Right as we got in the car, Finn showed up,

"Drive drive!" I yelled

Noah just sat there with his eyebrow raise and arms crossed

"Quickly now we don't want to be late!" I say sarcastic

"Go" he said unlocking the door

I rolled my eyes and unbuckled the seatbelt

"Meh go" I mock him under my breath

"I heard that" he said bored

"Well good for you!" I yelled back

I saw Finn look at me and he stopped trying to unlock the door. So I shyly went closer.

"We're going to the baby's sonogram appointment, want to come?" I asked him

"Of course" he answered immediately

We walked back to the car in silence and right before we got in he asked me,

"Why didn't you tell me before"

I looked at him and shrugged, obviously Im not going to tell him the truth

At the doctors

"Rachel Berry" the nurse called out

Noah still sat down reading a magazine

"You two go ahead, I'll be waiting here" he said not looking up

"Ok then" I answer

Finn follows close behind and after I follow the instructions to lay down and we wait. I should probably tell him I don't want to know the gender.

"Finn?" I ask

"Yeah, everything ok?" He answered

"Yes, but I just want to tell you.....I don't want to know the gender" I say slowly

"Rachel, I know you don't want to keep the baby, but why not at least see their gender so we know to call it a she or a he?" He questioned

"Because I don't want to get attached!" I yelled

He stayed quiet

"Can't you at least consider keeping the baby" he whispered

Before I could say no the doctor walks in. She does the usual, and then she puts the cool gel on my stomach. I want to look away, but I see Finns face as he holds my hands, so I look. I start crying. My baby is right there, and it doesn't look like a peanut anymore.
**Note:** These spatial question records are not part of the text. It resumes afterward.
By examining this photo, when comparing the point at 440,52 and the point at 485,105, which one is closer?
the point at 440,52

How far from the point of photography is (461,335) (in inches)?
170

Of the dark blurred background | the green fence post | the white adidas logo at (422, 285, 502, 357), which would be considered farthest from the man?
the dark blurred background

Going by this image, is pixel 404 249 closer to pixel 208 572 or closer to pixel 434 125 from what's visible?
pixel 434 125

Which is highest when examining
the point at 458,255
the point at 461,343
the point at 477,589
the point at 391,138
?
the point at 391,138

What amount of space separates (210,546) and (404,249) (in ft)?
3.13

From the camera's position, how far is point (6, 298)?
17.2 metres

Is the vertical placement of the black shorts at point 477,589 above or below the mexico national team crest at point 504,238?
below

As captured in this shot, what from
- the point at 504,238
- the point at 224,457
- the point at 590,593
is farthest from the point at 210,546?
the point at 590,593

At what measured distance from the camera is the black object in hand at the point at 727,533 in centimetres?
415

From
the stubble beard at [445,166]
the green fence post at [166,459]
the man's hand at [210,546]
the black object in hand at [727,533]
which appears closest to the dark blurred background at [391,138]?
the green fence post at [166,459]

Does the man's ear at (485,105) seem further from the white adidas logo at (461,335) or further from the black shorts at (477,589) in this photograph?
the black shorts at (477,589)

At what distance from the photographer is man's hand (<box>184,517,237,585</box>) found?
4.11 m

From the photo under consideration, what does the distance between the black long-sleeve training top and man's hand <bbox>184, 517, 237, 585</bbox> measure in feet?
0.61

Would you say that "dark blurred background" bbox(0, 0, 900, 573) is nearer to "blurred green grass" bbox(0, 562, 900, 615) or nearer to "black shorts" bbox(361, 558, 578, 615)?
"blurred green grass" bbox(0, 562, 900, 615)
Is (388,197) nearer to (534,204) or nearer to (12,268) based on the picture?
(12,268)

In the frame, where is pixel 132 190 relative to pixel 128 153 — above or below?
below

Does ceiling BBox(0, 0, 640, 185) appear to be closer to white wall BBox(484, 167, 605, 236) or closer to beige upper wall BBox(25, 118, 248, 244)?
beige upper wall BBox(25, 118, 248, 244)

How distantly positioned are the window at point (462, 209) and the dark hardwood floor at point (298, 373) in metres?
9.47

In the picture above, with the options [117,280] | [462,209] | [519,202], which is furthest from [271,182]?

"Would you like to know the gender?" She asks us

I look at Finn and he's practically begging me to say yes, so I just slowly nod yes.

"Alright, well, congratulations, you're having a girl" she smiles cleaning up

I couldn't help but cry more. That's my baby girl. I felt Finn kiss my hand as I cried even harder. How am I suppose to give her up now? I always wanted a girl, and now I have one.

"It's okay, we're gonna be ok" Finn comforted me

I let him hug me as I cried. Why is this so hard?